- _Document excerpt_
= = = =
Herbert John Ronald Friedeburg-Seeley (February 21, 1913 - December 16, 2007) was an English sociologist and author in Canada and the United States. Some of his works include The Americanization of the Unconscious and Crestwood Heights.

Early life 
Seeley was the son of Emil Friedeburg, a wealthy Prussian grain executive with what is presently Bunge and Co. His mother was English citizen Lilly Etta Seeley. Seeley was born into the aristocratic class of London. He had three brothers- Frank, Cyril, and Michael. The boys were educated at various European boarding schools. At age 17, Seeley left England for North America where he would earn his advanced degrees.

Career 
Seeley served in the Canadian Army from 1939 to 1945. He then completed a graduate & doctoral degree at the University of Chicago. He and his young family then lived in the upscale Forest Hills area of Toronto for several years while he worked on a project there. "The fraction of the Forest Hills work reported out in Crestwood Heights  was Seeley's first major publication, and established his professional presence. Crestwood Heights was the first full-scale sociological study of a suburban community, and the first psychologically-oriented anthropological study of a community as such." Seeley went on to help charter York University. Moving his family to Boston, he next taught as an adjunct professor at Brandeis University whilst working as a sociologist at Massachusetts Institute of Technology. And finally, he worked at Stanford University, settling his family in California.
= = = =
Collection entries
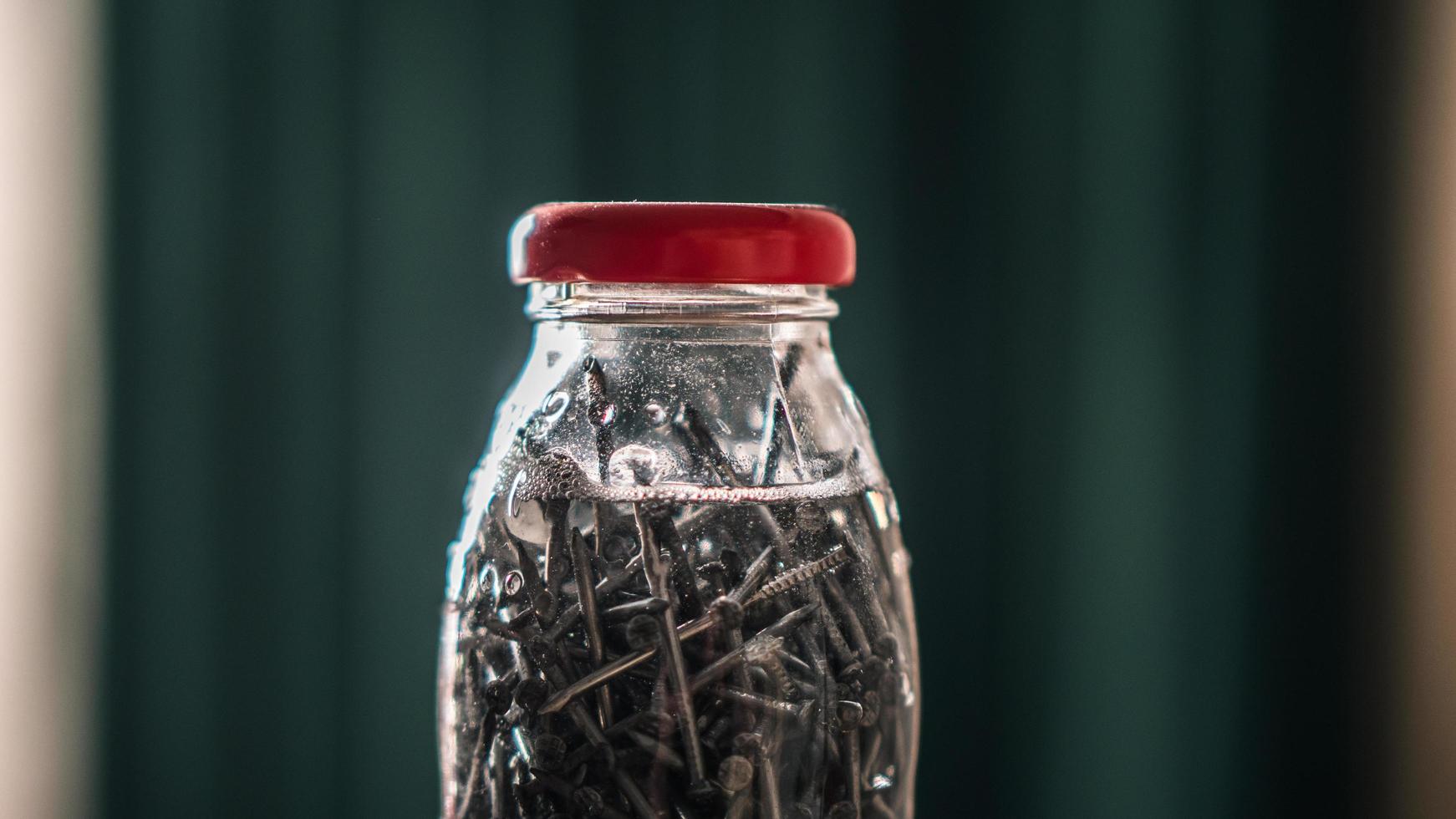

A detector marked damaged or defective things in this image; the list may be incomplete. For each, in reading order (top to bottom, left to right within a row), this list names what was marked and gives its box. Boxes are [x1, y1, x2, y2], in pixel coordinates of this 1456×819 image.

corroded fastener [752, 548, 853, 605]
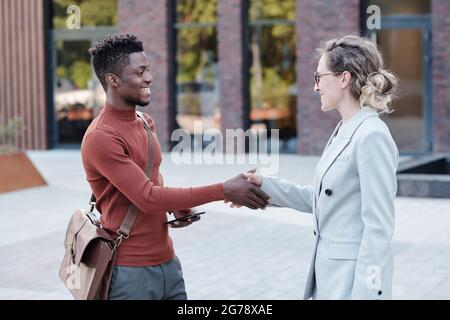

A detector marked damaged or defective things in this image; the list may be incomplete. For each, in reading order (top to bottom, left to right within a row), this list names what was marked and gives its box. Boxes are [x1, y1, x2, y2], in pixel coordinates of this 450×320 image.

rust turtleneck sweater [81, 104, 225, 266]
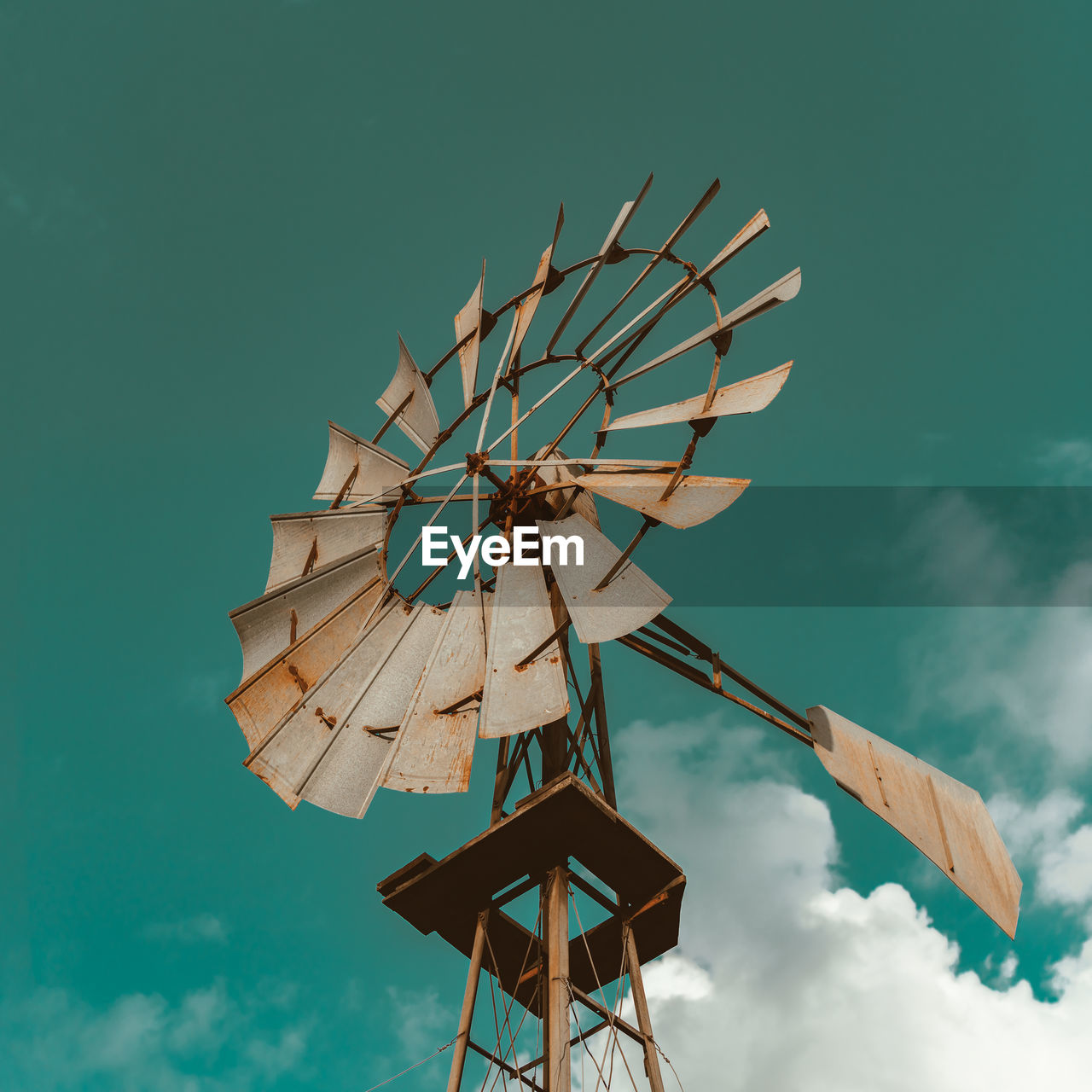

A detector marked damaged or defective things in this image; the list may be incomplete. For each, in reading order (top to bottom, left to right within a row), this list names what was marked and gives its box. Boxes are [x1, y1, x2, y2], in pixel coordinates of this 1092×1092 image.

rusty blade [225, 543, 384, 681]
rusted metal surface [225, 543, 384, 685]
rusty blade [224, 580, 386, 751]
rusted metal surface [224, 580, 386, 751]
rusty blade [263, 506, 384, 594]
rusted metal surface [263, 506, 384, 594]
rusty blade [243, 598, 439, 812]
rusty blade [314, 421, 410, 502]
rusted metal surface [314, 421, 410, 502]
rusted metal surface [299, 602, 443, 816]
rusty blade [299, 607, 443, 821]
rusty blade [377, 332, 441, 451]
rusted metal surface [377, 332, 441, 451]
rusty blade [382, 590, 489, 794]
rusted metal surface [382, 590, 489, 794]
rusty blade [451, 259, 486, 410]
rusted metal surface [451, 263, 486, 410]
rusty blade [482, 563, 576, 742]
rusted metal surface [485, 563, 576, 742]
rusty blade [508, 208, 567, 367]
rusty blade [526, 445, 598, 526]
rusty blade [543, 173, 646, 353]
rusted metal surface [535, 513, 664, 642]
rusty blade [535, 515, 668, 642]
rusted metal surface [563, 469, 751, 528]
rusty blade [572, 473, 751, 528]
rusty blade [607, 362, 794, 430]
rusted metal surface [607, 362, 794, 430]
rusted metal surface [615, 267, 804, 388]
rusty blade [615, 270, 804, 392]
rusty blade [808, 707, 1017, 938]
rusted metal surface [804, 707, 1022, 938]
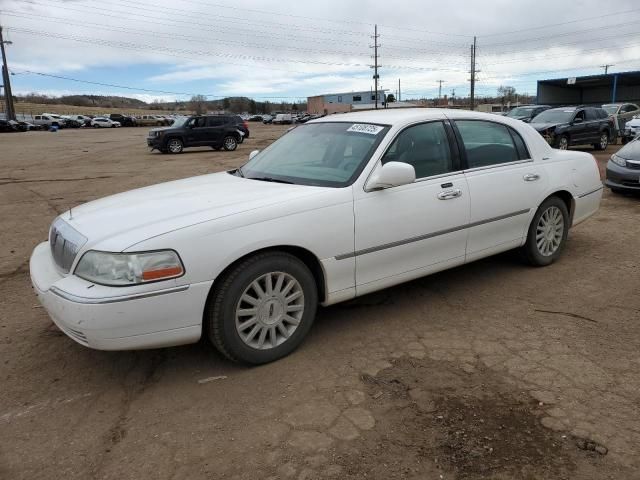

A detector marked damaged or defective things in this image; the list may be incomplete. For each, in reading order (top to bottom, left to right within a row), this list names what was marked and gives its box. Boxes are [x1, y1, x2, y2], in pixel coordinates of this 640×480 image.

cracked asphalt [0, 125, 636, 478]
= = = =
- _Tasks for this exercise_
1. According to the biography of Herbert Seeley, during which years did he serve in the Canadian Army?
2. From the biography of Herbert Seeley, retype everything from "Herbert John Ronald" down to "his advanced degrees.".
These rows have no connection to the biography of Herbert Seeley.

- _Solutions in order_
1. From 1939 to 1945.

2.
Herbert John Ronald Friedeburg-Seeley (February 21, 1913 - December 16, 2007) was an English sociologist and author in Canada and the United States. Some of his works include The Americanization of the Unconscious and Crestwood Heights.

Early life 
Seeley was the son of Emil Friedeburg, a wealthy Prussian grain executive with what is presently Bunge and Co. His mother was English citizen Lilly Etta Seeley. Seeley was born into the aristocratic class of London. He had three brothers- Frank, Cyril, and Michael. The boys were educated at various European boarding schools. At age 17, Seeley left England for North America where he would earn his advanced degrees.